Kemudian pada tahun 2020 kasusnya bertambah lagi sebanyak 73 orang, 39 orang tahun 2021, dan tahun 2022 kasus bertambah 46 orang hanya dalam satu semester.
“Dari data itu memang yang paling tinggi disebabkan oleh kasus Lelaki Seks Lelaki (LSL),” kata Nurul.
Untuk menekan penambahan kasus tersebut, pihaknya melakukan pengawasan terhadap populasi kunci, seperti kelompok yang berperilaku sering bergonta-ganti pasangan dan bertukar jarum suntik.
Kemudian dilakukan juga terhadap wanita pekerja seks (WPS), waria, lelaki seks dengan lelaki (LSL), dan pengguna napza suntik (penasun).
“Dari pemeriksaannya dilakukan ke lokus-lokus atau kelompok yang berisiko itu. Dari hasil pemeriksaan paling banyak akibat LSL yang jumlahnya ada 25 kasus pada tahun ini,” ucapnya.
Sementara itu, dilansir oleh Indozone, Wakil Menteri Kesehatan Dante Saksono Harbuwono mengatakan, pemerintah saat ini melakukan skema penanganan HIV/AIDS dengan cara melakukan penelusuran asal penularan.
“Kita melakukan surveilans dengan baik, dan langkah pertama (melacak) populasi kunci,” katanya.
Ia menambahkan, dalam menangani HIV/AIDS tersebut perlu dilakukan deteksi pada kelompok-kelompok yang berisiko tinggi tertular penyakit tersebut.
“Kelompok yang berisiko ini adalah orang yang sering bergonta-ganti pasangan dan bertukar jarum suntik, seperti wanita pekerja seks (WPS), waria, lelaki seks dengan lelaki (LSL), dan pengguna napza suntik (penasun),” katanya.
Lebih lanjut ia mengatakan, setelah menemukan orang terinfeksi HIV/AIDS perlu dilakukan skrining terhadap para pasangan masing-masing.

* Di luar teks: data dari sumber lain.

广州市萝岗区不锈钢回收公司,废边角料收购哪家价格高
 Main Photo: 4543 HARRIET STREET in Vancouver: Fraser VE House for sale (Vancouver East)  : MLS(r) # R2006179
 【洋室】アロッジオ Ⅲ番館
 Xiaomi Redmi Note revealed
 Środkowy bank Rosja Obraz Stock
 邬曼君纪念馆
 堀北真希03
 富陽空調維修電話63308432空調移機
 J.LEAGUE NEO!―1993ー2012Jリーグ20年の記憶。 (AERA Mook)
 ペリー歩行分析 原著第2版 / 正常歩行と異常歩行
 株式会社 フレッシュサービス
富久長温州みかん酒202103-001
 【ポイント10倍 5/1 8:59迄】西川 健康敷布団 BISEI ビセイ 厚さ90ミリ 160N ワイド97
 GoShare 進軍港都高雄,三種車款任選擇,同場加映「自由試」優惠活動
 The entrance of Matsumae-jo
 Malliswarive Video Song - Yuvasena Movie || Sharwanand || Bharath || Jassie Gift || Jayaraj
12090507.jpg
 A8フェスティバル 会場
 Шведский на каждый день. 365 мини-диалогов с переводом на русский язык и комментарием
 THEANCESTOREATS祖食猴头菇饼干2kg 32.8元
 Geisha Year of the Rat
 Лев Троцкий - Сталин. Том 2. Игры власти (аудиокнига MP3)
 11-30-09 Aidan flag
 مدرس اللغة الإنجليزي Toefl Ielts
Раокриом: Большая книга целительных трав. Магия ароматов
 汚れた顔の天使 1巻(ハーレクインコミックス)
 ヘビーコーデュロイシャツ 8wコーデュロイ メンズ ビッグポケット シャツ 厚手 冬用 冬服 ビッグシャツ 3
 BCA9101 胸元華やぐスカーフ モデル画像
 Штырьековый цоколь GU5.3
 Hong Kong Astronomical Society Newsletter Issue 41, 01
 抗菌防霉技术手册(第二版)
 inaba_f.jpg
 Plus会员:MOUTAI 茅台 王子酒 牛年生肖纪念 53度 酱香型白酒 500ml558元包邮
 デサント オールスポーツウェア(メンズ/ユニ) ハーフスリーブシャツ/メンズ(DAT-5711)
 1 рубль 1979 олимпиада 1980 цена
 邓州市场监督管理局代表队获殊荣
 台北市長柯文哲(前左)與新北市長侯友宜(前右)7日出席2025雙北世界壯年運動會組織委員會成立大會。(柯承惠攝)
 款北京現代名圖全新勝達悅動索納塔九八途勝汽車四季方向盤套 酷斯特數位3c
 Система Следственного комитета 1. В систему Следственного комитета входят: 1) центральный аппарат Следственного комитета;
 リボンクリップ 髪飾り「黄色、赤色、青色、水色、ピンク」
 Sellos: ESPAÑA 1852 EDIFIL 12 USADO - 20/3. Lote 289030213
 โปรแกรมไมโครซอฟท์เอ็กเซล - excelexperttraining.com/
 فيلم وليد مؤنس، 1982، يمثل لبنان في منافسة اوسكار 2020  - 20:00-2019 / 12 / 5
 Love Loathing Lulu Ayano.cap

“Kemudian kedua, penanganannya ada pada populasi kunci yaitu pasangannya. Jadi, pasangannya itu harus dilakukan pemeriksaan juga,” katanya
Melihat banyaknya kasus HIV/AIDS, pihaknya akan terus melakukan pemeriksaan dengan cara screening menemukan kasus.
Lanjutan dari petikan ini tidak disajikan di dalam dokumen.